Optimization and Experimental Validation of a Vacuum Suction Cup Operated by Shape Memory Actuators

Abstract Pneumatic Systems, especially those working with compressed air, come with several drawbacks like poor energy efficiency, high level of emission and limited digitalization amongst others. Therefore, there are efforts in industry to replace pneumatics with purely electrical systems. A promising approach in gripping and handling technology is the shape memory alloy (SMA)-based vacuum suction cup, which was first presented at the 2018 SMASIS conference [1]. The working principle relies on an antagonistic SMA-based actuator system in combination with a bistable spring and a silicone membrane. This paper presents the structure and further development of the vacuum suction cup, whose vacuum generation is independent of a temporary or stable airflow.
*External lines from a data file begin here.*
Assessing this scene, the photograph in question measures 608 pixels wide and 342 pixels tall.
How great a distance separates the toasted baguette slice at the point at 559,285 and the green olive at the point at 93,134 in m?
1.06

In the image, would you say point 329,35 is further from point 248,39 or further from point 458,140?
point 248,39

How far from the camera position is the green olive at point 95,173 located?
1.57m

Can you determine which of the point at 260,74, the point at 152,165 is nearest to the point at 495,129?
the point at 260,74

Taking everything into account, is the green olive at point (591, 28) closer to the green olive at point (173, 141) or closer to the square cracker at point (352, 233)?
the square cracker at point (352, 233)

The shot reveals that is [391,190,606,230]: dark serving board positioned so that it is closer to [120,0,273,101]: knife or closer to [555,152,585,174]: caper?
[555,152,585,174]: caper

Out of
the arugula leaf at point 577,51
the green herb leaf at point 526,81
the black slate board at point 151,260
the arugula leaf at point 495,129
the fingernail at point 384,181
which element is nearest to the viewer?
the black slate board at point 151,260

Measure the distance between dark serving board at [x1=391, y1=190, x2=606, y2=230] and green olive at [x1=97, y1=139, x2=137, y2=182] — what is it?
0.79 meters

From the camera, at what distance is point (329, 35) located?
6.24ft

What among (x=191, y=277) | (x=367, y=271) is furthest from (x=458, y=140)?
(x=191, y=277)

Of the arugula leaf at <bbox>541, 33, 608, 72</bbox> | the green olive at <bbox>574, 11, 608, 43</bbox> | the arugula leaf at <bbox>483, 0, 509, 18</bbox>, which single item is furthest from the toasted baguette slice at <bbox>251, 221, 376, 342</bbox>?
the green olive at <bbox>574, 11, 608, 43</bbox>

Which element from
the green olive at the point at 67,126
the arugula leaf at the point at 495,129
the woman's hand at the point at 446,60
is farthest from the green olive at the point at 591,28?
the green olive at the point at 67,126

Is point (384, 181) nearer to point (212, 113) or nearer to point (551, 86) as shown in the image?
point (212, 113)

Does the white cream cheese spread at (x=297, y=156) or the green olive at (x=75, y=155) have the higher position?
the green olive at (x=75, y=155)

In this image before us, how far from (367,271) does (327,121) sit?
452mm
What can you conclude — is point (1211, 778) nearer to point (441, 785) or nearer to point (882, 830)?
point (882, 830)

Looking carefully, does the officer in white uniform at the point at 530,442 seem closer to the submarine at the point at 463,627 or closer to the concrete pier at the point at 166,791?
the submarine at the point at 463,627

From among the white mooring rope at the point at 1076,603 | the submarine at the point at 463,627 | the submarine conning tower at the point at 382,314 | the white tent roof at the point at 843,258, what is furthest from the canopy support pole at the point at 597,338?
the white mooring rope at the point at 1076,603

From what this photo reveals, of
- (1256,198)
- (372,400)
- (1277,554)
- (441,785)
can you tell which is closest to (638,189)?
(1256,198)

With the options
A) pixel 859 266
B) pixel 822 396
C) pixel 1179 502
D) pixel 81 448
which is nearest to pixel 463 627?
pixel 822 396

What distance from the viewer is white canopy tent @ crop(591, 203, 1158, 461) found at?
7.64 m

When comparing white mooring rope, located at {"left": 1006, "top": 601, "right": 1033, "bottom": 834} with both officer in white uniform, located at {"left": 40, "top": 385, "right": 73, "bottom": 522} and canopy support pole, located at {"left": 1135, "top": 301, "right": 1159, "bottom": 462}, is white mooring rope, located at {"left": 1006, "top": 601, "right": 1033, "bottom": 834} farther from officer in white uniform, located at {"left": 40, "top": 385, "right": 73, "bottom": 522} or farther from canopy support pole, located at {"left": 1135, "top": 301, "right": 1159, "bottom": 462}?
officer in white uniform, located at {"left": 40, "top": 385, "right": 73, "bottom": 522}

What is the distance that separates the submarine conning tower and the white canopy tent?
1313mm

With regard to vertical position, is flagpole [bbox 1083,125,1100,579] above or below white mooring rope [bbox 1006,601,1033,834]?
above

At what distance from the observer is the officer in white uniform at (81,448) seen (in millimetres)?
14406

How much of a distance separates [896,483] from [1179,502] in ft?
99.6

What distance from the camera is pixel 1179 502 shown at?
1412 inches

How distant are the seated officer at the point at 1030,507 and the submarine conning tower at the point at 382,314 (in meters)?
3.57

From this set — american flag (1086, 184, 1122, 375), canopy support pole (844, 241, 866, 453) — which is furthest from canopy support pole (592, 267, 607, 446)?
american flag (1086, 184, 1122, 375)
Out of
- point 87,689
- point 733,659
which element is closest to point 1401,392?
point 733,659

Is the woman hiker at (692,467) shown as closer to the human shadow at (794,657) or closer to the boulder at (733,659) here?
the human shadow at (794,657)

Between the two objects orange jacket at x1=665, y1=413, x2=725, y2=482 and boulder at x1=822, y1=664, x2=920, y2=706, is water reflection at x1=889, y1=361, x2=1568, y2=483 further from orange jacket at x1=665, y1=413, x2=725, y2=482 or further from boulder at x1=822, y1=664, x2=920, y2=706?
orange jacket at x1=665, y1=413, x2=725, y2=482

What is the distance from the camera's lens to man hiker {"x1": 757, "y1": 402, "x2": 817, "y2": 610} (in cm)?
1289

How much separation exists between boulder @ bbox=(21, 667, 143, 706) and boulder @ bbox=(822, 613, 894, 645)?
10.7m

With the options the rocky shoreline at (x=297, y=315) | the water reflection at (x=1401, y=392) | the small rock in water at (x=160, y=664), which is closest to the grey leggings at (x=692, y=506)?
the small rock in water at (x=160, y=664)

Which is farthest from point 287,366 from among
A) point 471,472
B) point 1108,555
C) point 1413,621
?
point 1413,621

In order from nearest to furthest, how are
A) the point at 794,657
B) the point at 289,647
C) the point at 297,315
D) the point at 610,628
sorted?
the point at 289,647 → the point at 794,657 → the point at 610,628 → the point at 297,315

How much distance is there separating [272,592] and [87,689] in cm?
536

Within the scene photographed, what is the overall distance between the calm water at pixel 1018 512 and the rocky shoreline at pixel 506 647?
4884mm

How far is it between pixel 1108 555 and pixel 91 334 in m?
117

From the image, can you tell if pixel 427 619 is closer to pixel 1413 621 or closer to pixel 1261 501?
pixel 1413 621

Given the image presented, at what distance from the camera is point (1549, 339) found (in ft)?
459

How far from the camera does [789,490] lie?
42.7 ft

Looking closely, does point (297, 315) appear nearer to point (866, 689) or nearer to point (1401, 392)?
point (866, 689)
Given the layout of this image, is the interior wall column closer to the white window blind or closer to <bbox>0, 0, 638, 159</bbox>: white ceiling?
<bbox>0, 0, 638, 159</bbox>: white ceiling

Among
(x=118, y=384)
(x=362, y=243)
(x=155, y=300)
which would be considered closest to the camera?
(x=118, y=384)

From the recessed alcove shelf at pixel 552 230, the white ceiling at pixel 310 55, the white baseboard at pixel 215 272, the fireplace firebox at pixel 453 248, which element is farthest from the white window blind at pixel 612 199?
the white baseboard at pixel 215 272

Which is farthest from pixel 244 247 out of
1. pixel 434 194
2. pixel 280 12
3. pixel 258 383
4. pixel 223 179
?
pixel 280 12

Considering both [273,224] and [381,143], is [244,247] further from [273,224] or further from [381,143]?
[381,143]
The focus lies on the improvement of the existing mechanics to a more maintenance-friendly design on route to a commercial product. For the implementation new SMA-bundles are created and the wire guides are adjusted accordingly. Besides, several experiments and analyses are carried out to validate the behavior of the mechanics with the new setup using the self-sensing effect. These investigations focus on the effects of varying bundle lengths, lever arms, and damaged bundles on performance. It is shown that the new design approach offers easier handling and robustness in the event of an actuator break.